Still, the winner is decided by an online vote after an international jury selects nominees, so the people have spoken.
Modric flew out to Monaco to collect his prize, thus becoming the 17th player to do so since the inaugural Golden Foot was given to Roberto Baggio in 2003.
2003: Roberto Baggio
The Italy legend won the Golden Foot after scoring 12 goals to help Brescia to an impressive eighth-place finish in Serie A, also scoring his 300th career goal in the process.
2004: Pavel Nedved
The Golden Foot was just one of many individual awards collected by the Juventus star in 2003-04, the season in which he was also named World Footballer of the Year and claimed the Ballon d’Or.
2005: Andriy Shevchenko
Having won the Champions League and Serie A with Milan in 2003 and 2004 respectively, Shevchenko belatedly saw his goal-laden efforts recognised with a Golden Foot.
By 2006, Ronaldo was undoubtedly past his peak, with his final season at Real Madrid ravaged by fitness issues. In the season he won his Golden Foot, O Fenomeno made just seven league appearances, scoring just once.
2007: Alessandro Del Piero
A World Cup winner with Italy in 2006, the Juventus icon followed up with a sweep of individual awards before finishing as top scorer in Serie A in the 2007-08 season.
2008: Roberto Carlos
The Brazil international won the Golden Foot shortly after bringing his wildly successful 11-year stay at Real Madrid to an end with a free transfer to Fenerbahce.

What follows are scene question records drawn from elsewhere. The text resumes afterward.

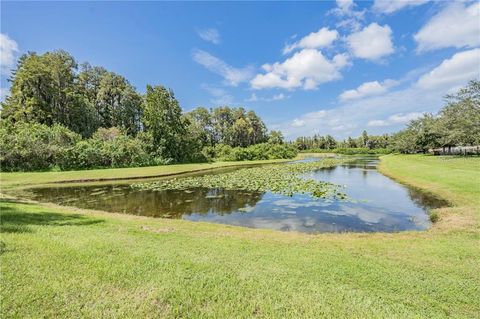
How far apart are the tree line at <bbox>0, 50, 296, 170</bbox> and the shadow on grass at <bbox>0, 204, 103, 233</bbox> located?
29.3 metres

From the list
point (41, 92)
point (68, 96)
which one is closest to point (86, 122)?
point (68, 96)

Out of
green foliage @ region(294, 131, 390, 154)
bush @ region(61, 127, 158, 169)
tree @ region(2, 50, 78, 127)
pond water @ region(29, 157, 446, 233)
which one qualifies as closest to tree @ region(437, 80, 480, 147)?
pond water @ region(29, 157, 446, 233)

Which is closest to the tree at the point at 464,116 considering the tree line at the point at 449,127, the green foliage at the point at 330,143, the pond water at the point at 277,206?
the tree line at the point at 449,127

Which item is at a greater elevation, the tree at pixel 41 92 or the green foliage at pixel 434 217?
the tree at pixel 41 92

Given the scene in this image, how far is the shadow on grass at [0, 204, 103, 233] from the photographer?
700 cm

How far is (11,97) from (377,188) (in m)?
62.0

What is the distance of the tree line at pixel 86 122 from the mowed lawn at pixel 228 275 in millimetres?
32826

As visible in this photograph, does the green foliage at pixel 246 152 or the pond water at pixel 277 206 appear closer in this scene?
the pond water at pixel 277 206

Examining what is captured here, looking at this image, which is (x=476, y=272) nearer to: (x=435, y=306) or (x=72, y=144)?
(x=435, y=306)

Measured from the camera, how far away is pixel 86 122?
183ft

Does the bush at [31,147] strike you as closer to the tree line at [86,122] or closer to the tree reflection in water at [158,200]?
the tree line at [86,122]

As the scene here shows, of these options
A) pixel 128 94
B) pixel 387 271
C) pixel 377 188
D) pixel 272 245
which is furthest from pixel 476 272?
pixel 128 94

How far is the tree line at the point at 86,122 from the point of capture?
113 feet

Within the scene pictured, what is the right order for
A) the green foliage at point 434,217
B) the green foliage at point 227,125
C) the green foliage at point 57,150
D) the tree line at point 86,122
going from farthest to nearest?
1. the green foliage at point 227,125
2. the tree line at point 86,122
3. the green foliage at point 57,150
4. the green foliage at point 434,217
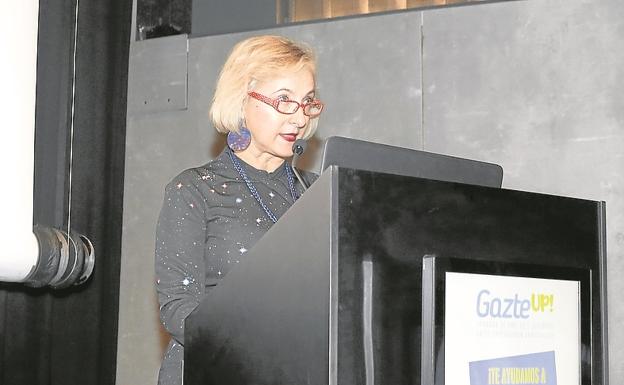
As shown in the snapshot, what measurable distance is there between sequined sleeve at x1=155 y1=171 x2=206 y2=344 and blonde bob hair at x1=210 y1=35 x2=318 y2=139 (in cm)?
18

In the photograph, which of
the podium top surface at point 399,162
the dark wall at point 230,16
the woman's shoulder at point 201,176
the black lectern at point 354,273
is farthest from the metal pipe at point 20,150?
the podium top surface at point 399,162

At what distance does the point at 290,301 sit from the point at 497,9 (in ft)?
9.50

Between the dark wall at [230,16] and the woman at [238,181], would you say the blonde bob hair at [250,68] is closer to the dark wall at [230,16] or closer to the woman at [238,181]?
the woman at [238,181]

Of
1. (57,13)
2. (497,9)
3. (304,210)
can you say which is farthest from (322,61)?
(304,210)

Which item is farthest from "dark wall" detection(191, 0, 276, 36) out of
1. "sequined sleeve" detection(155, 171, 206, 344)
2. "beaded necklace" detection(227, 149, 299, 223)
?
"sequined sleeve" detection(155, 171, 206, 344)

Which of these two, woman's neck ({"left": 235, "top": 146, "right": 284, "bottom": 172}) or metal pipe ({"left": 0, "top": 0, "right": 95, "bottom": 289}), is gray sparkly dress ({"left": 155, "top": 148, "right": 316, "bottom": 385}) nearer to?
woman's neck ({"left": 235, "top": 146, "right": 284, "bottom": 172})

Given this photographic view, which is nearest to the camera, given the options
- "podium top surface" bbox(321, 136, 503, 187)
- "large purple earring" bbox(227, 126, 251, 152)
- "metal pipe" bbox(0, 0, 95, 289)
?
"podium top surface" bbox(321, 136, 503, 187)

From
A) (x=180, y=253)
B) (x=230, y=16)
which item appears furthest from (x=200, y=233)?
(x=230, y=16)

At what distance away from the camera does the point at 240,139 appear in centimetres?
216

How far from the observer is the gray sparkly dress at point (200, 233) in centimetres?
188

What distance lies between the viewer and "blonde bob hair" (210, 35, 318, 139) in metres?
2.09

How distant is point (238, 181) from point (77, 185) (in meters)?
2.32

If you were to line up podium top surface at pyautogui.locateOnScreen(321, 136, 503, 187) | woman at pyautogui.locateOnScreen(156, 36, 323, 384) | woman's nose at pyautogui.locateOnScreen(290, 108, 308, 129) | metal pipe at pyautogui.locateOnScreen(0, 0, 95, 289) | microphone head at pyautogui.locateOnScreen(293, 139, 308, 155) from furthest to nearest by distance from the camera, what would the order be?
metal pipe at pyautogui.locateOnScreen(0, 0, 95, 289)
woman's nose at pyautogui.locateOnScreen(290, 108, 308, 129)
woman at pyautogui.locateOnScreen(156, 36, 323, 384)
microphone head at pyautogui.locateOnScreen(293, 139, 308, 155)
podium top surface at pyautogui.locateOnScreen(321, 136, 503, 187)

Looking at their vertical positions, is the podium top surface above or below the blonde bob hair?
Answer: below
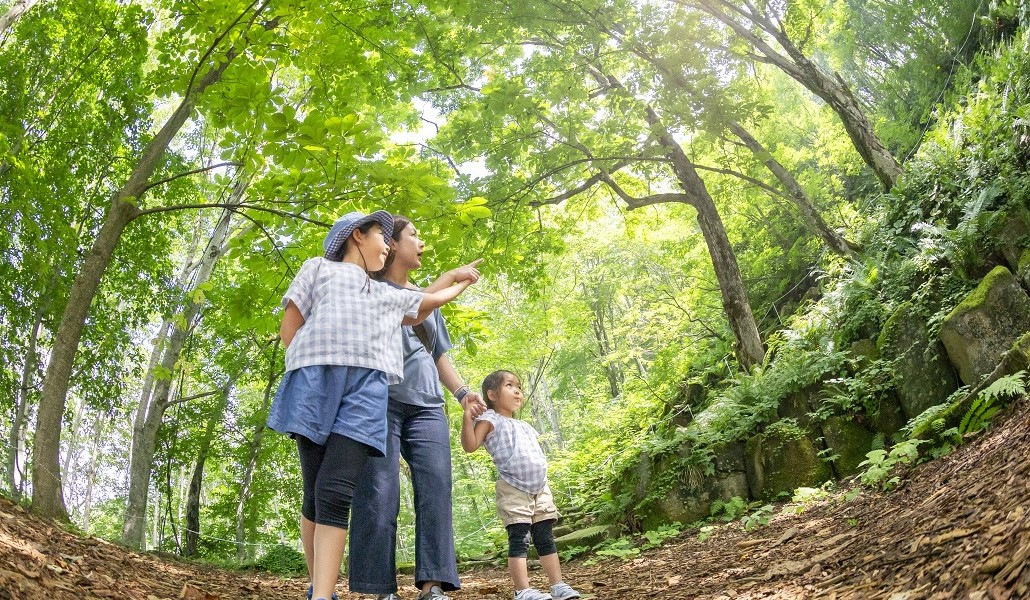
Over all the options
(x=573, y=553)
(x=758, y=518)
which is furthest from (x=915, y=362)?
(x=573, y=553)

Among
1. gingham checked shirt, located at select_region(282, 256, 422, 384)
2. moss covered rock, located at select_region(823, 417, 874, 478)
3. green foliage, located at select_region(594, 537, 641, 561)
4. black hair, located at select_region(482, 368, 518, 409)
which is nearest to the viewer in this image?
gingham checked shirt, located at select_region(282, 256, 422, 384)

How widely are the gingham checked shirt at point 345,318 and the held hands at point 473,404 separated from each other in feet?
1.99

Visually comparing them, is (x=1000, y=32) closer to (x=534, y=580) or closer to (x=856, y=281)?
(x=856, y=281)

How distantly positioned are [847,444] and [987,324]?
1.67 m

Ronaldinho’s Golden Foot came just after he left Barcelona in favour of a move to Milan, where he saw his initially promising debut season fizzle out amid fitness concerns.
2010: Francesco Totti
Totti’s Golden Foot coincided with him falling down the pecking order under Claudio Ranieri at Roma, spending much of his time relegated to the bench in favour of younger, more agile forwards.
2011: Ryan Giggs
After being named Manchester United’s Player of the Decade in 2009, Giggs underlined his status as a one-club legend by celebrating his 20th year as a United player in 2010. He also maintained his incredible record of having scored in 21 successive top-flight campaigns.
2012: Zlatan Ibrahimovic
As well as the deluge of goals, Ibrahimovic was awarded the Golden Foot after winning eight top-flight titles in a row with Ajax, Juventus, Inter Milan, Barcelona and AC Milan between 2003 and 2011.
2013: Didier Drogba
The two-time African Football of the Year took the Golden Foot honours after claiming the fifth league title of his distinguished career: Four coming with Chelsea and one latterly with Galatasaray.
2014: Andres Iniesta
Instrumental roles in six La Liga titles, three Champions Leagues, one World Cup and one European Championship were finally recognised in 2013-14, the year Iniesta and Barcelona won nothing.
2015: Samuel Eto’o
Rather perplexingly, Eto’o’s Golden Foot award came during his entirely forgettable season with Everton, five years after his last major career honour.
2016: Gianluigi Buffon
Somewhat ironically given his position as a goalkeeper, Buffon took the Golden Foot award after winning his seventh (or ninth, depending who you ask) Scudetto with Juventus. He had previously set a new Italian record (974 minutes) of consecutive minutes without conceding a single goal.
2017: Iker Casillas
Casillas ensured that goalkeepers took back-to-back Golden Foot awards halfway through his third season at Porto. The previous campaign he overtook Paolo Maldini as the player with the most appearances in European club matches (188).
2018: Edinson Cavani
Cavani claimed the Golden Foot just as he was beginning to lose his grip on a regular starting berth in the PSG first team. The previous season he scored 40 goals in just 48 appearances as the Parisians won a domestic quadruple.